In a city inundated with neon signs and partially functioning LED lights, their presence can often feel hackneyed. LA artist Ginger Q. knows this. Yet, that doesn’t deter her from the versatile and appealing medium that is neon; it intrigues her.
In her most recent solo show, entitled Flip It N’ Reverse It, Ginger explored the archetypal notions of neon through subject and material. At the core of the exhibit was a neon-lined, deconstructed Cadillac. Built with collected car parts from a local junkyard, the neon caddy was a statement on rethinking classics. By lighting the metal frame in shades of blue neon, the vintage car and classical medium were pieced together in an uncommon way. The commercial and practical use of both were, well, flipped and reversed to create a delicate sculpture in an art gallery.
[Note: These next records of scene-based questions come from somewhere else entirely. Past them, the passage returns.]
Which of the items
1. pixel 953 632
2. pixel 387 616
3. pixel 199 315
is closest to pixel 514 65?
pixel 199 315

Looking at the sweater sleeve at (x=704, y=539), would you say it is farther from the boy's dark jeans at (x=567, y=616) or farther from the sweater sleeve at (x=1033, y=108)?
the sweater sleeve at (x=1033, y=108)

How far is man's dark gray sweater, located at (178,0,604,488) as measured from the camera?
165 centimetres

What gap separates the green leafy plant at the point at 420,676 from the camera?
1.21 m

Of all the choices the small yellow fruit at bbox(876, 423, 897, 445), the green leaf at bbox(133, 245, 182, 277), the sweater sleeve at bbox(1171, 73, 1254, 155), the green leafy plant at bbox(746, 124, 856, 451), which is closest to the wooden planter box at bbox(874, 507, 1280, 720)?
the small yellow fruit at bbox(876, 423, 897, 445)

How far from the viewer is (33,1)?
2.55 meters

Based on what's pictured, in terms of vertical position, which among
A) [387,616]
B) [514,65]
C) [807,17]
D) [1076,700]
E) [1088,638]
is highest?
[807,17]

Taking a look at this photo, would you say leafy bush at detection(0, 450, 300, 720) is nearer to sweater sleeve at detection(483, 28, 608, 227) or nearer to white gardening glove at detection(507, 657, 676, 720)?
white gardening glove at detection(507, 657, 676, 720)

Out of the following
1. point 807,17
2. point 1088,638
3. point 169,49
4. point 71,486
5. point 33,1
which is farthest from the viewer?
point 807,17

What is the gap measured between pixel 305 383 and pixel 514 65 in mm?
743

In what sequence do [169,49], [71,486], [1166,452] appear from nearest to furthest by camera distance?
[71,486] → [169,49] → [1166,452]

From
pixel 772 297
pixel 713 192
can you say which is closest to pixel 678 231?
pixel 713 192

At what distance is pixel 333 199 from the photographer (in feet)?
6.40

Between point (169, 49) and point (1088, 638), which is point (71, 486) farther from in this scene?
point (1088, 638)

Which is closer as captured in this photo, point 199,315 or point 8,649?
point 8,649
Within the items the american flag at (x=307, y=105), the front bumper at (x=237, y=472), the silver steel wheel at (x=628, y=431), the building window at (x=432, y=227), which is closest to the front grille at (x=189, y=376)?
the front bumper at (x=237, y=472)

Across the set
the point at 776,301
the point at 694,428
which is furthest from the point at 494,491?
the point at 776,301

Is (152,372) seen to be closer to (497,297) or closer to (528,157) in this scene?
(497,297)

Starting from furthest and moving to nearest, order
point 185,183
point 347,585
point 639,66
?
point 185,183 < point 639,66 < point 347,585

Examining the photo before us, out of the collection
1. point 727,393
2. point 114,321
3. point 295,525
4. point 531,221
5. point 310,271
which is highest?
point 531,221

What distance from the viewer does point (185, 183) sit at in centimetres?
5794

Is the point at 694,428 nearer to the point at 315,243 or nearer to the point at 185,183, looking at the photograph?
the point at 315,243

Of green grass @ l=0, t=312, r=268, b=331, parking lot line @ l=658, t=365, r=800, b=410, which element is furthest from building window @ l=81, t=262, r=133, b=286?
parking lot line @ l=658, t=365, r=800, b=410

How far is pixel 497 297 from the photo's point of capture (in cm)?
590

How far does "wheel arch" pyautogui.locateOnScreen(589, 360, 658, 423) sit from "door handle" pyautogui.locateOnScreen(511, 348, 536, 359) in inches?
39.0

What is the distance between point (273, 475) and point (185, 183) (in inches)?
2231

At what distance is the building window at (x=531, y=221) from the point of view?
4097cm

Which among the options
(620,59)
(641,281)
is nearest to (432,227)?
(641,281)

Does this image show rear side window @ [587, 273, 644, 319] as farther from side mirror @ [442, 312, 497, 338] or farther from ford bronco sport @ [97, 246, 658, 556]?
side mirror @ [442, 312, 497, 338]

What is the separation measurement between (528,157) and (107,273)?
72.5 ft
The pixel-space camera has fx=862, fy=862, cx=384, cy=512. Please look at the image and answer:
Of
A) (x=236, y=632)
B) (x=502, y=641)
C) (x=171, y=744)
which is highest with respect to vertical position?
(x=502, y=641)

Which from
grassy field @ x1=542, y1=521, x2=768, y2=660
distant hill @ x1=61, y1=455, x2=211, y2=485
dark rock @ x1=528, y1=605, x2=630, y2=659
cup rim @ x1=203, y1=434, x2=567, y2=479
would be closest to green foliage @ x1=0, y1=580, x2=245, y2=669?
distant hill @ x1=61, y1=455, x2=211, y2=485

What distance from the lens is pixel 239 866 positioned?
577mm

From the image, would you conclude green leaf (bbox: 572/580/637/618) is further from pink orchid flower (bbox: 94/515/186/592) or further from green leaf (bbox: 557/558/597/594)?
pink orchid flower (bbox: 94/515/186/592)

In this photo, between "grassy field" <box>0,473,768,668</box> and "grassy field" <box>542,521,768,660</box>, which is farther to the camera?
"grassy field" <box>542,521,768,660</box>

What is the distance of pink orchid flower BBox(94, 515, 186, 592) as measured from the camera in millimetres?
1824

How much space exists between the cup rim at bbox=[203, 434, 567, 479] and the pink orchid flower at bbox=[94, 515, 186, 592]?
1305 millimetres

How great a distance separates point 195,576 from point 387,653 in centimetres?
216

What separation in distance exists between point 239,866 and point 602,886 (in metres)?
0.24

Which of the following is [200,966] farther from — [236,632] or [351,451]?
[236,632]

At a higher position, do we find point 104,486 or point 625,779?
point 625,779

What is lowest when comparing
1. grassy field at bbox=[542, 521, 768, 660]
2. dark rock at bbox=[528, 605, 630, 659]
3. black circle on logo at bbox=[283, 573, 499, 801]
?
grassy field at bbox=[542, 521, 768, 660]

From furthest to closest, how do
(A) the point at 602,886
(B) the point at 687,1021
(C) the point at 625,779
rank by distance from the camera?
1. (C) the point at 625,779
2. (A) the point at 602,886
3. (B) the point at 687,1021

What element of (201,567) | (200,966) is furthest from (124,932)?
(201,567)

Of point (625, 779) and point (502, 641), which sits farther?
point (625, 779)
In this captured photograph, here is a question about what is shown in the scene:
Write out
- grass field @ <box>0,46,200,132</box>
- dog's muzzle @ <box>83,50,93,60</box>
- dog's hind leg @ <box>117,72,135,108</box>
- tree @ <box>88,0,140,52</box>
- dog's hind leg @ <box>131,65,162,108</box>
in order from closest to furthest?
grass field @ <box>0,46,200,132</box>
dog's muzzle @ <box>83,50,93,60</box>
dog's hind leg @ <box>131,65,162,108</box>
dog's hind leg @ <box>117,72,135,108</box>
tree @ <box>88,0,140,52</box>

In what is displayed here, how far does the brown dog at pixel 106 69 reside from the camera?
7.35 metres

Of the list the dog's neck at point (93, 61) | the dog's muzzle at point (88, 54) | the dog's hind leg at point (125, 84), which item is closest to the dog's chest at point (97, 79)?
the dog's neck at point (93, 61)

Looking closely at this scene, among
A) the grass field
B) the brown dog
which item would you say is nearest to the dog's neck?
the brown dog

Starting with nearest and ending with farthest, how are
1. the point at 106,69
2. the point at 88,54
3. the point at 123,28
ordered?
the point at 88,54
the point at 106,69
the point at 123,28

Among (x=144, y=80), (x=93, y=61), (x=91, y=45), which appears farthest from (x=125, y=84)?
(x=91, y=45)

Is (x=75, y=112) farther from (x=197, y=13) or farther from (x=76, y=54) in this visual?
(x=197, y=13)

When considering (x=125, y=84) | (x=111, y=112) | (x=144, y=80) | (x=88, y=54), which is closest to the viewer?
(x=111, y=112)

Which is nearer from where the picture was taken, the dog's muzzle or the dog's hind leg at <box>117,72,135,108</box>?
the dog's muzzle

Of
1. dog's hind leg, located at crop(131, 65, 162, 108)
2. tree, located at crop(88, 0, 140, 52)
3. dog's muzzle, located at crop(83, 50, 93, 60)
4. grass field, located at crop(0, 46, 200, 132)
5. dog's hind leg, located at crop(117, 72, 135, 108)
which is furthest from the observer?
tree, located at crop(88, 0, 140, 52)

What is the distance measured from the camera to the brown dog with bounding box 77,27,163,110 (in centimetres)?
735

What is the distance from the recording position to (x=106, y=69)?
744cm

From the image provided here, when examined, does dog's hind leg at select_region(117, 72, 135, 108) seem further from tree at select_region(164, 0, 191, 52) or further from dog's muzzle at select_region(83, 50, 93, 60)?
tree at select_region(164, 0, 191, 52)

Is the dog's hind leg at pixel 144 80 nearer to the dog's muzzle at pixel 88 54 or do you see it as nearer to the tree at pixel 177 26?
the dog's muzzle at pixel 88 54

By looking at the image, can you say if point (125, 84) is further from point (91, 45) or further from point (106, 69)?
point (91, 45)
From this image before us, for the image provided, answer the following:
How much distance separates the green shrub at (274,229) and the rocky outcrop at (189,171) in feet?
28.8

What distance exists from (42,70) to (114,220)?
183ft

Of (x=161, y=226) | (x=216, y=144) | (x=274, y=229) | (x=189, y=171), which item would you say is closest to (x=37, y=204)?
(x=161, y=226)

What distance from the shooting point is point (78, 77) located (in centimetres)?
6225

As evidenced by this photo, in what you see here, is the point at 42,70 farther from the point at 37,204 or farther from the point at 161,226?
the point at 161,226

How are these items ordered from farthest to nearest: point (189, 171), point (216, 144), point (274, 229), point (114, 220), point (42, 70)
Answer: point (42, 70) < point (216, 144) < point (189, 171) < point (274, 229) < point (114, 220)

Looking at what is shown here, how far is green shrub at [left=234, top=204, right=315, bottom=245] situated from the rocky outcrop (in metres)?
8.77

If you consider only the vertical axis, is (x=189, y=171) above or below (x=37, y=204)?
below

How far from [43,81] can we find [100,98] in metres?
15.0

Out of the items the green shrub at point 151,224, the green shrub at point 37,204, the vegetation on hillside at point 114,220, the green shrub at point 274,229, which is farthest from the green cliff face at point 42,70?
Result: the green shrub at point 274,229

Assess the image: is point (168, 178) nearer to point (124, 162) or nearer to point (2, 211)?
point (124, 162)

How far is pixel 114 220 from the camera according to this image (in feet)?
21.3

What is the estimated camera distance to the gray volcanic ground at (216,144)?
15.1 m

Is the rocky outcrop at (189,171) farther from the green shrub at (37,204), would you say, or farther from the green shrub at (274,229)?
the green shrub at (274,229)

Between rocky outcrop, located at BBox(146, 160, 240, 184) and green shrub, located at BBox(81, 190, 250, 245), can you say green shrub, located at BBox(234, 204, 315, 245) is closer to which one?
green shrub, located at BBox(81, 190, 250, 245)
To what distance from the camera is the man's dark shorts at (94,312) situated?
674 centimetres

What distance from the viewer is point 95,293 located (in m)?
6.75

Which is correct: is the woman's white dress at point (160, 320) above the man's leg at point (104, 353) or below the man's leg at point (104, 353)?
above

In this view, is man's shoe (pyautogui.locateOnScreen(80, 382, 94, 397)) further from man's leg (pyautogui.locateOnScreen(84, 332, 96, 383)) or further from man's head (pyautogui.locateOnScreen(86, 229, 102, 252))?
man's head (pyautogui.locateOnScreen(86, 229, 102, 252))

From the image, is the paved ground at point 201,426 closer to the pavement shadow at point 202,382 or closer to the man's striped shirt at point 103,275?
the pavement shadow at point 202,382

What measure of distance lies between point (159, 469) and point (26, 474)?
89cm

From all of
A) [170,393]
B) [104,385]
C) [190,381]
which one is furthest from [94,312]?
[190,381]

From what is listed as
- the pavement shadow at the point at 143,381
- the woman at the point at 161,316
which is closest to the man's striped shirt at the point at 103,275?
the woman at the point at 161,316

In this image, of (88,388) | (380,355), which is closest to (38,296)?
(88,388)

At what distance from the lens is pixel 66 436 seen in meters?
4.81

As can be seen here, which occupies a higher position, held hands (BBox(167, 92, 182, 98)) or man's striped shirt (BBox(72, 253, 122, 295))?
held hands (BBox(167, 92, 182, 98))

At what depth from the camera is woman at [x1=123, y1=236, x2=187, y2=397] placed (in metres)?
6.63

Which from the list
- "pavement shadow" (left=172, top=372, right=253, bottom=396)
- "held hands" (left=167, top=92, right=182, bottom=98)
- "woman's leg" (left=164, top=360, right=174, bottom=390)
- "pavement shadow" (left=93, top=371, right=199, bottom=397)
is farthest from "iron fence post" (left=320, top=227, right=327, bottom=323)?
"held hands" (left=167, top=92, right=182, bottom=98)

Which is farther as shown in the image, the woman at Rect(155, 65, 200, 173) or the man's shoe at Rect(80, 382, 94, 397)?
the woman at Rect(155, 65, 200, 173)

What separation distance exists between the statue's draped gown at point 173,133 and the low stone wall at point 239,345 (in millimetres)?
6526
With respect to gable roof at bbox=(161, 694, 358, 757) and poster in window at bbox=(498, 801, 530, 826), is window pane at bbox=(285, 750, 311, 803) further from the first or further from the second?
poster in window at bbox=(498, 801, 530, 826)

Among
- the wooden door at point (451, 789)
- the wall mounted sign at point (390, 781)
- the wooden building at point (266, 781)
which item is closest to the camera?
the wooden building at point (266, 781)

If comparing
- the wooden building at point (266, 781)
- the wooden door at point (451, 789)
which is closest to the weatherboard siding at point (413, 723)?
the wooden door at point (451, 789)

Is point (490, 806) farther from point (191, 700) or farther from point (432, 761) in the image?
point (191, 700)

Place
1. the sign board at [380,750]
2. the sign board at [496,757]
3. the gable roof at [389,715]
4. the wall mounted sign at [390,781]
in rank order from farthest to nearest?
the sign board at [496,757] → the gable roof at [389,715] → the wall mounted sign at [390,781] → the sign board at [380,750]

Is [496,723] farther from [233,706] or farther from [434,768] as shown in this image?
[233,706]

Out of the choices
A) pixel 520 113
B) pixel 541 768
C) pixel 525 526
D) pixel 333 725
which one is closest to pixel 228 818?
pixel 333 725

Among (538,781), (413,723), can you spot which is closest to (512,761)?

As an ode to her upbringing in Los Angeles, Ginger situated the neon caddy in front of a characteristic sunset of yellows, pinks, and oranges obstructed by a barbed-wire fence. The continuation of chain and heavy metals was a noticeable theme throughout the exhibition. A large silver neck chain hung above a poem dedicated to cars and Missy Elliot. And on the opposite side of the same wall: a neon with the words “Flip It N’ Reverse It” mounted on a sheet of diamond plated steel. By blending fragile neon and durable metal, Ginger aimed to alter the ways in which these materials are commonly seen in the commercial world of signage.
As promised, the neons didn’t end there. Various multi-colored circles— somewhat reminiscent of the colors in the sunset backdrop— hung above the windows at the entrance of the gallery. In the adjacent room, an old english lettered neon with the characters “G&G” floated in blinding orange, staying consistent with the artist’s theme of classics.
The neon caddy is now fuelling up to tour around galleries in the LA area. Buckle up because it’s going to be a long ride.